┌────────
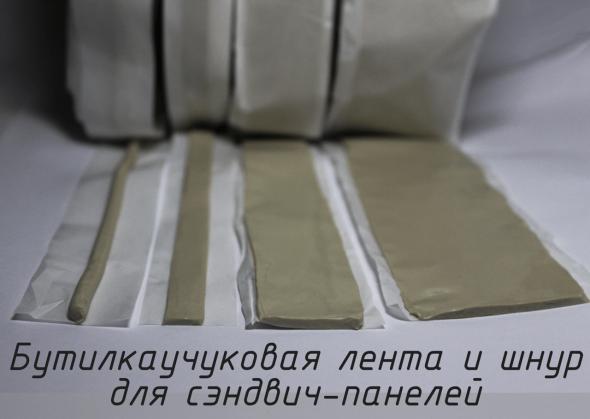 Бутилкаучуковый шнур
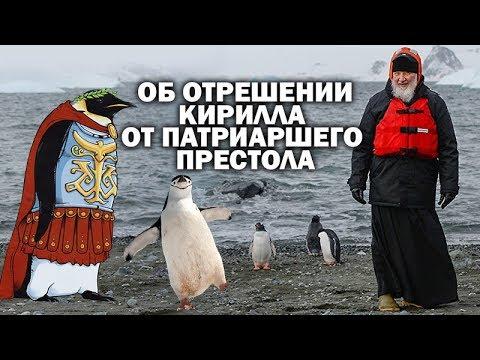Об отрешении Кирилла от патриаршего престола / #ЗАУГЛОМ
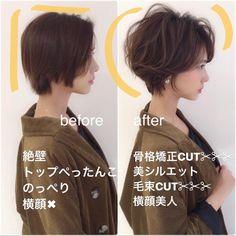 Pin on Bobs haircuts Short Textured Hair, Short Dark Hair, Short Curly Hair, Short Hair Cuts, Medium Hair Styles, Curly Hair Styles, Korean Short Hair, Choppy Hair, Cute Short Haircuts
└────────
**Exercise requirements:**
Pictures aside, please output the whole listing exactly as it appears above.

**Problem solution:**
 Бутилкаучуковый шнур
Об отрешении Кирилла от патриаршего престола / #ЗАУГЛОМ
 Pin on Bobs haircuts Short Textured Hair, Short Dark Hair, Short Curly Hair, Short Hair Cuts, Medium Hair Styles, Curly Hair Styles, Korean Short Hair, Choppy Hair, Cute Short Haircuts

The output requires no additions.